> DES MILLIARDS D’EXONÉRATION DE COTISATIONS SOCIALES POUR QUELS EFFETS?

Publié le par angeline351

> DES MILLIARDS D’EXONÉRATION DE COTISATIONS SOCIALES POUR QUELS EFFETS?
Selon l’ACOSS, en 2010, les divers allègements de cotisations ont représenté 30 milliards d’euros (+0,3 % par rapport à 2009). Pour FO, si ces dispositifs étaient efficaces, le chômage de masse aurait disparu depuis belle lurette.

 

 

30 milliards d’euros. C’est le montant total des exonérations de cotisations sociales dont ont bénéficié les employeurs en 2010, selon les chiffres diffusés ce jeudi par l’Agence centrale des organismes de Sécurité sociale (ACOSS). Soit une progression de 55% depuis 2002, comme l’a souligné un article du Figaro du jour. 

Ce chiffre a augmenté de 0,3 % par rapport à 2009 (29,9 milliards d’euros), année où il avait baissé de 2,6 % avec la crise par rapport à 2008 (30,7 milliards d’euros). Les exonérations ont représenté ainsi 10,1 % du total des cotisations et contributions dues à la Sécurité sociale. Près de 21 milliards ont été dédiés aux «allégements Fillon» sur les salaires inférieurs à 1,6 fois le SMIC. Viennent ensuite les récentes exonérations sur les heures supplémentaires pour 3 milliards d’euros (+ 4,8% sur un an) et les «mesures en faveur de secteurs particuliers» pour 2,7 milliards d'euros, dont près de 2,2 milliards pour les divers emplois à domicile (+165% depuis 2002). Enfin, il y a les dispositifs «en faveur de l'emploi de publics particuliers» pour 2,2 milliards d’euros, soit 1 milliard d’euros pour les contrats d’apprentissage et 1,1 milliard pour les contrats aidés (Contrat unique d’insertion, contrat d’avenir…). Quant aux mesures de revitalisation territoriale (zones franches urbaines et rurales), elles ont atteint 1,3 milliard d’euros. Si pour tous ces dispositifs, la loi oblige l’Etat à les compenser intégralement à la Sécurité sociale, l’ACOSS relève que trois milliards d’euros ont manqué à l’appel en 2010 (+0,3%). 

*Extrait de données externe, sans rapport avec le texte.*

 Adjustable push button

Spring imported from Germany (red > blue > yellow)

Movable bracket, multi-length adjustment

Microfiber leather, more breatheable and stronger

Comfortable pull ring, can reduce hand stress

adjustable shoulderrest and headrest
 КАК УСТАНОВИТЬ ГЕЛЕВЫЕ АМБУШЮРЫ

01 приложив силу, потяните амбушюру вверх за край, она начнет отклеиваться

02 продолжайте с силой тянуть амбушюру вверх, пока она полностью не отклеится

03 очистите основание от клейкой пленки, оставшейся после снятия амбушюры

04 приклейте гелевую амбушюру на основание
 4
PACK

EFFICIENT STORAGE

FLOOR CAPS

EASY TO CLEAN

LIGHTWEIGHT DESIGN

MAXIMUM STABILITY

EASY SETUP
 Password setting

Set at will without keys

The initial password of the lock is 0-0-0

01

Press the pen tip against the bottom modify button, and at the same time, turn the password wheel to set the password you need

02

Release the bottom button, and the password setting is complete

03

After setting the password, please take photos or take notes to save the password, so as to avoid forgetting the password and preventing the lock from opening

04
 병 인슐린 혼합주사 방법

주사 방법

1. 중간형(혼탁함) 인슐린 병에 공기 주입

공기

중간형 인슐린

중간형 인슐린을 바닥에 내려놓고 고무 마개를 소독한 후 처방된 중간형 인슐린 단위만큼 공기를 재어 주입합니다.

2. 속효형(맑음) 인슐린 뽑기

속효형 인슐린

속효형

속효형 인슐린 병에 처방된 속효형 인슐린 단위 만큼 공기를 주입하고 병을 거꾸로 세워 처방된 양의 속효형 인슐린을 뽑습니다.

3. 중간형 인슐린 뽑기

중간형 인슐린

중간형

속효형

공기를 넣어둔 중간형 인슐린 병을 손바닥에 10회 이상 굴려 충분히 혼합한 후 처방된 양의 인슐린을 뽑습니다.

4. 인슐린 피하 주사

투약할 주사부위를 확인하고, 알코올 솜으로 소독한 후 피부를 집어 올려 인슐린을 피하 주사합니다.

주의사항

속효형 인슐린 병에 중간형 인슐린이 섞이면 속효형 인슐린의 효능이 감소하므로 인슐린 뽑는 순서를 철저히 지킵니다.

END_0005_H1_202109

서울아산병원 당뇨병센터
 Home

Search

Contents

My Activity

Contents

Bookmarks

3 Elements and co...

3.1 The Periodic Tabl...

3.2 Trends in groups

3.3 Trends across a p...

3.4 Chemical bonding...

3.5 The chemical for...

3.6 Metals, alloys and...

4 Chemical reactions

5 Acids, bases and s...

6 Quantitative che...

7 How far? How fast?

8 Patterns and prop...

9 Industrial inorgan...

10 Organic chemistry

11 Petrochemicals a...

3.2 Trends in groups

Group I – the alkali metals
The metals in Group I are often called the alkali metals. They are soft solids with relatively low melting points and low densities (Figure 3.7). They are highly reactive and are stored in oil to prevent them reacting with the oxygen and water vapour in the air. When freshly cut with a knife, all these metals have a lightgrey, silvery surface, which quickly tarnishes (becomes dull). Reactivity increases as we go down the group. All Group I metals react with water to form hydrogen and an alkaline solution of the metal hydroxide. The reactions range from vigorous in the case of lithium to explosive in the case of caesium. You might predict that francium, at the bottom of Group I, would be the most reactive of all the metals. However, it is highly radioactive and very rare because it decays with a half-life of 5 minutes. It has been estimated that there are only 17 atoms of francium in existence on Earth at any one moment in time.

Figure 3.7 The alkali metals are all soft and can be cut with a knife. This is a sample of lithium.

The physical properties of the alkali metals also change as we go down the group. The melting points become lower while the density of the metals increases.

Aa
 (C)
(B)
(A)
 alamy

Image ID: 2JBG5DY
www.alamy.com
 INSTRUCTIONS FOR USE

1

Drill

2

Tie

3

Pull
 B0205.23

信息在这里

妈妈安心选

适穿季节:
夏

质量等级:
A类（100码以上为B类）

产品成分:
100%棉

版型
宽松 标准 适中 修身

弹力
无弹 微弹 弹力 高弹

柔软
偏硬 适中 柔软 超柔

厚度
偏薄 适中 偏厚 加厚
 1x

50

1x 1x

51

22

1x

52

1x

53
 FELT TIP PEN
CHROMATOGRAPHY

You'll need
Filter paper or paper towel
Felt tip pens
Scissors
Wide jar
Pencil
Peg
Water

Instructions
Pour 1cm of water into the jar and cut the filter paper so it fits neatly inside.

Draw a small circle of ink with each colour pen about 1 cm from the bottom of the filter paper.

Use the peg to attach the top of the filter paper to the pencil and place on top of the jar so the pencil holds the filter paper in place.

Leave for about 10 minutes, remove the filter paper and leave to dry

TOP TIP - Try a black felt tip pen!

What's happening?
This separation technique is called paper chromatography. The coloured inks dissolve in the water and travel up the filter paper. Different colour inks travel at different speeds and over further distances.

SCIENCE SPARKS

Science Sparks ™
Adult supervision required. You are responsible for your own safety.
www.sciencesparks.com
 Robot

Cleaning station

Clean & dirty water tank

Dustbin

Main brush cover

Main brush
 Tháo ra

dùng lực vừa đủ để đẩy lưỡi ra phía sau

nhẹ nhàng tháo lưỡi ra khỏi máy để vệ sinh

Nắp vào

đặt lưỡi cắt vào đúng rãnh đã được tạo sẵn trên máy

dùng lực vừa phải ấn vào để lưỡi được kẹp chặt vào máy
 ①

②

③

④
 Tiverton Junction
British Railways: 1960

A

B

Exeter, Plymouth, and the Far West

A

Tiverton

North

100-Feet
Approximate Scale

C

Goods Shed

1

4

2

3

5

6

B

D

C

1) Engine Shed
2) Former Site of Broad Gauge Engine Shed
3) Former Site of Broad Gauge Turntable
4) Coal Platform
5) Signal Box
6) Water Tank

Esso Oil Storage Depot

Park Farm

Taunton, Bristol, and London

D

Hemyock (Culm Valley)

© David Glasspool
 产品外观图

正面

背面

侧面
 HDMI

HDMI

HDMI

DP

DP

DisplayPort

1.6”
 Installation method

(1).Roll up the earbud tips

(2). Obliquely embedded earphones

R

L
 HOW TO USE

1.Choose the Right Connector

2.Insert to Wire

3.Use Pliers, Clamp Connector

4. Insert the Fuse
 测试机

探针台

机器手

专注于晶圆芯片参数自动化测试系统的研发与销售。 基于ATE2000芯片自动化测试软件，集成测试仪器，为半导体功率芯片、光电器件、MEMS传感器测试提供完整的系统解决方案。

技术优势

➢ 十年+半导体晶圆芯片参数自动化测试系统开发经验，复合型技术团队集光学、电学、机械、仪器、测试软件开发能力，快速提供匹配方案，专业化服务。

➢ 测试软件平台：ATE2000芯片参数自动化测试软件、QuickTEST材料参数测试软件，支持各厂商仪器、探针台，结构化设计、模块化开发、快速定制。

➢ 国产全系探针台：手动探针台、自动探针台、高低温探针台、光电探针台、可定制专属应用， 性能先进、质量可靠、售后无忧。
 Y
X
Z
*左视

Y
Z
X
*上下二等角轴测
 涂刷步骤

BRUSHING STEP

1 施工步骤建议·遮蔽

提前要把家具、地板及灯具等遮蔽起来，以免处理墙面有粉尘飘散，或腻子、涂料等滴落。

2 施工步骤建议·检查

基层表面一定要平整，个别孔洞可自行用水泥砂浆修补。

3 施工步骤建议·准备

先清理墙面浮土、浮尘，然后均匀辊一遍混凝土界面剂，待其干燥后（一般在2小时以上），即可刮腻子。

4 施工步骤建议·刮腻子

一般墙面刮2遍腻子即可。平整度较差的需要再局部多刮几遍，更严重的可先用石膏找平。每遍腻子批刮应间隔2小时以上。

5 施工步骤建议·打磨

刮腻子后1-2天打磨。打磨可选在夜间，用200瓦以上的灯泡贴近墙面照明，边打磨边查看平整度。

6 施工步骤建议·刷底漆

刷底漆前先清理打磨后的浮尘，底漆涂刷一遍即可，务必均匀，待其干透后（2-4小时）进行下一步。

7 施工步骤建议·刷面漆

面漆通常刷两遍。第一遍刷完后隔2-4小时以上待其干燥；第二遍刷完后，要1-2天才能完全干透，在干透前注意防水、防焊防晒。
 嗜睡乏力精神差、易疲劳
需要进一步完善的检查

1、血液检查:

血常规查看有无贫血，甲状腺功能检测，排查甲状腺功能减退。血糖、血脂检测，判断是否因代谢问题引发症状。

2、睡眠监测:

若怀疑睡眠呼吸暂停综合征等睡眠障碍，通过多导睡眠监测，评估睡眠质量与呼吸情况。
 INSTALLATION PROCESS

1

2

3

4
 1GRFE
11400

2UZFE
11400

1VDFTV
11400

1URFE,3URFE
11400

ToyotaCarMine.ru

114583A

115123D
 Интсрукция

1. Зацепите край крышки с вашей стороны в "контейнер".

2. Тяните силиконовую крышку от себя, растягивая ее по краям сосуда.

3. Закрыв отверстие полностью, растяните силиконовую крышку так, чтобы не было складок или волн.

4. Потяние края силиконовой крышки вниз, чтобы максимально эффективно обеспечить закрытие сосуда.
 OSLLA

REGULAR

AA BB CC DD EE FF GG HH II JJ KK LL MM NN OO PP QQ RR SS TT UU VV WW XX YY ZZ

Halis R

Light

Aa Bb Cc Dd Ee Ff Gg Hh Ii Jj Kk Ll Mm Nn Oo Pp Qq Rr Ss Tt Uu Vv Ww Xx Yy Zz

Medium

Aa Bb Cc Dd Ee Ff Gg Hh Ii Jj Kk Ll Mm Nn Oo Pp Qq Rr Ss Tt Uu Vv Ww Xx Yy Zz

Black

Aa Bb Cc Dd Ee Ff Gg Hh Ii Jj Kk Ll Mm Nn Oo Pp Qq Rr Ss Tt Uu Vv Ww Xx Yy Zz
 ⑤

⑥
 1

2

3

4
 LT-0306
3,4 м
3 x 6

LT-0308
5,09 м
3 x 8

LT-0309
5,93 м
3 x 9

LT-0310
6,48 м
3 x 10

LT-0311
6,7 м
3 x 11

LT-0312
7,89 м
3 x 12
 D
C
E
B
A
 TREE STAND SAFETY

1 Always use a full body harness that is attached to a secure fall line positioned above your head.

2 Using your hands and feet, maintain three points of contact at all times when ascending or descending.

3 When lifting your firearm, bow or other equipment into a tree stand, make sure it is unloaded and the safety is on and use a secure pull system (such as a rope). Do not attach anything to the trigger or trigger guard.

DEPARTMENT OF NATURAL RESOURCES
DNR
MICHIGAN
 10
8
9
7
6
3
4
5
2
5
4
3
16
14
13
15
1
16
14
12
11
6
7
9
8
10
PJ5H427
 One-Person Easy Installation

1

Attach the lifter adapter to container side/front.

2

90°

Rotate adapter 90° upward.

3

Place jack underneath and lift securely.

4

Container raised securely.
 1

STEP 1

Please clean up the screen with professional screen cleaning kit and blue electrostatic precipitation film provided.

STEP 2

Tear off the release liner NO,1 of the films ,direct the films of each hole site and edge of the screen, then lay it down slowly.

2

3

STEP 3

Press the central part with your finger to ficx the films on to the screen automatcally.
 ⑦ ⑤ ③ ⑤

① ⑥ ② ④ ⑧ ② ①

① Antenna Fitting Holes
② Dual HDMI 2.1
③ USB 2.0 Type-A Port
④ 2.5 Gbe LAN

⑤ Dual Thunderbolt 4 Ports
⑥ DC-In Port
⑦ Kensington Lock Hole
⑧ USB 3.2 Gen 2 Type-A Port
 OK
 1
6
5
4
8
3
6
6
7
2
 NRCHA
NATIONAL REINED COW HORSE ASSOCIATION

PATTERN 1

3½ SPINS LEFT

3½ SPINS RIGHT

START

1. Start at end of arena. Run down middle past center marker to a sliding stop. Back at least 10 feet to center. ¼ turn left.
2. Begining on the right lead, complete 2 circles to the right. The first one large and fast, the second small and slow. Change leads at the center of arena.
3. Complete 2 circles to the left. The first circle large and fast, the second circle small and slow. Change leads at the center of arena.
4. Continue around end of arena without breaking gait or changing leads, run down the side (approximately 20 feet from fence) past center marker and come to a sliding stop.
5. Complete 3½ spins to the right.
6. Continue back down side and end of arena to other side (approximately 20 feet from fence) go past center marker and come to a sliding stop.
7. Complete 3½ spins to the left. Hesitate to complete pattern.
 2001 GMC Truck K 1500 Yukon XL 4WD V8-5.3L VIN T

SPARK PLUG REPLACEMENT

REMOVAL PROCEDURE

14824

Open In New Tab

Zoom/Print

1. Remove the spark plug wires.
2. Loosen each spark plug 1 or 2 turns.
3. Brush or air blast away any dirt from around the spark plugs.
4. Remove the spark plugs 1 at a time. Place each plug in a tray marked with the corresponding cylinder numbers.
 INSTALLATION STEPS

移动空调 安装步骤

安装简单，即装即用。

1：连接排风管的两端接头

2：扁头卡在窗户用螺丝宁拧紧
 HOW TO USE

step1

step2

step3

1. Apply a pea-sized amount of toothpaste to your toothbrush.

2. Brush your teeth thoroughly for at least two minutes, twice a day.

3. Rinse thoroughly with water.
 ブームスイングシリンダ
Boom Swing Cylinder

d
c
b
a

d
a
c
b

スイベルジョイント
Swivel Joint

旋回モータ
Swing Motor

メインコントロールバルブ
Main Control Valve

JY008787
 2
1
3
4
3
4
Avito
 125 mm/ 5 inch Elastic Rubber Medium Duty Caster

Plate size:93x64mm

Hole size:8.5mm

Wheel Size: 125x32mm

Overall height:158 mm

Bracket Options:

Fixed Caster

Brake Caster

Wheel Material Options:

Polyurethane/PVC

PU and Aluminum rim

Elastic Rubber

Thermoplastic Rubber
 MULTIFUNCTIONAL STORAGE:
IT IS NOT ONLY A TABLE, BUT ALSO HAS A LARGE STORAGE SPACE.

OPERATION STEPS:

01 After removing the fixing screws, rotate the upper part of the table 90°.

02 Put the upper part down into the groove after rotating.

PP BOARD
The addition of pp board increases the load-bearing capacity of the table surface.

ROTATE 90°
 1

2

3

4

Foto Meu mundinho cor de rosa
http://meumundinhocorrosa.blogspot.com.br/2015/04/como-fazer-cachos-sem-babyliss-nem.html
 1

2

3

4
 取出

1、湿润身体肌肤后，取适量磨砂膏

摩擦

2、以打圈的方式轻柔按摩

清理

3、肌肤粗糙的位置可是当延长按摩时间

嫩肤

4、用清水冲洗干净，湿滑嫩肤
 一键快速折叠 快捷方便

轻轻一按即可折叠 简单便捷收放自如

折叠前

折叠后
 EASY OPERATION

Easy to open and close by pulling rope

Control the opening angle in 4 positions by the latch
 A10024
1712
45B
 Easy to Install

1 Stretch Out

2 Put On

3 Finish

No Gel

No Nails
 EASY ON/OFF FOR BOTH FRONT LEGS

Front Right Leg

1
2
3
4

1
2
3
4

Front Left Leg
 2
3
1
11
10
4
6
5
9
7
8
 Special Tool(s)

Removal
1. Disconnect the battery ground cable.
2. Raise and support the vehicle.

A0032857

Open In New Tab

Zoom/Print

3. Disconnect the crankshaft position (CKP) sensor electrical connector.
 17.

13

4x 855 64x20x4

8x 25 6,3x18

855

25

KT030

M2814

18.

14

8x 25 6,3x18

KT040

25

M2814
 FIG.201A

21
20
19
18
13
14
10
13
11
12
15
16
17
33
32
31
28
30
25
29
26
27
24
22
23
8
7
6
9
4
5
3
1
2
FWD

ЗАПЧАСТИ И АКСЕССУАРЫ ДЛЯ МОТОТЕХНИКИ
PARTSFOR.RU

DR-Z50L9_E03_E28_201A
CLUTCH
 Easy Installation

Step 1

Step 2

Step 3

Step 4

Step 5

«Contrats aidés mis à part, vu les sommes dépensées chaque année pour subventionner les entreprises privées, il est temps que les pouvoirs publics se penchent sur l’efficacité de ces allègements en fonction des objectifs qu'ils leur ont assignés», commente Stéphane Lardy (FO). Car, vingt-cinq après l’apparition des premiers dispositifs du genre, on ne sait toujours pas quels sont leurs effets réels sur l’emploi. «Servent-ils à créer ou à maintenir des postes de travail? Personne ne le sait dans la mesure où aucune évaluation quantitative et qualitative d’envergure n’existe sur le sujet», souligne le secrétaire confédéral chargé de l’Emploi et de la formation professionnelle. En revanche, ajoute-t-il, «chacun sait que les exonérations assises sur les salaires autour du Smic créent des trappes à bas-salaires et à sous-qualifications dans les entreprises». Autrement dit, pour garder le bénéfice des aides publiques, les employeurs s’interdisent de revaloriser les salaires de leurs employés les moins bien rémunérés et s’empêchent par conséquent de les former. «Selon une étude récente de la Cour des comptes, les entreprises utilise en général le dispositif jusqu’à hauteur de 1,3 Smic», précise Stéphane Lardy. Pour lui, «quelle que soit la nature des allègements en question, la persistance du chômage de masse sur la période démontre plutôt qu’ils n’ont pas eu de conséquences sur l’emploi». Et de rappeler que «pour créer des emplois, il faut de la croissance, ce qui suppose une autre politique économique… pas du replâtrage!».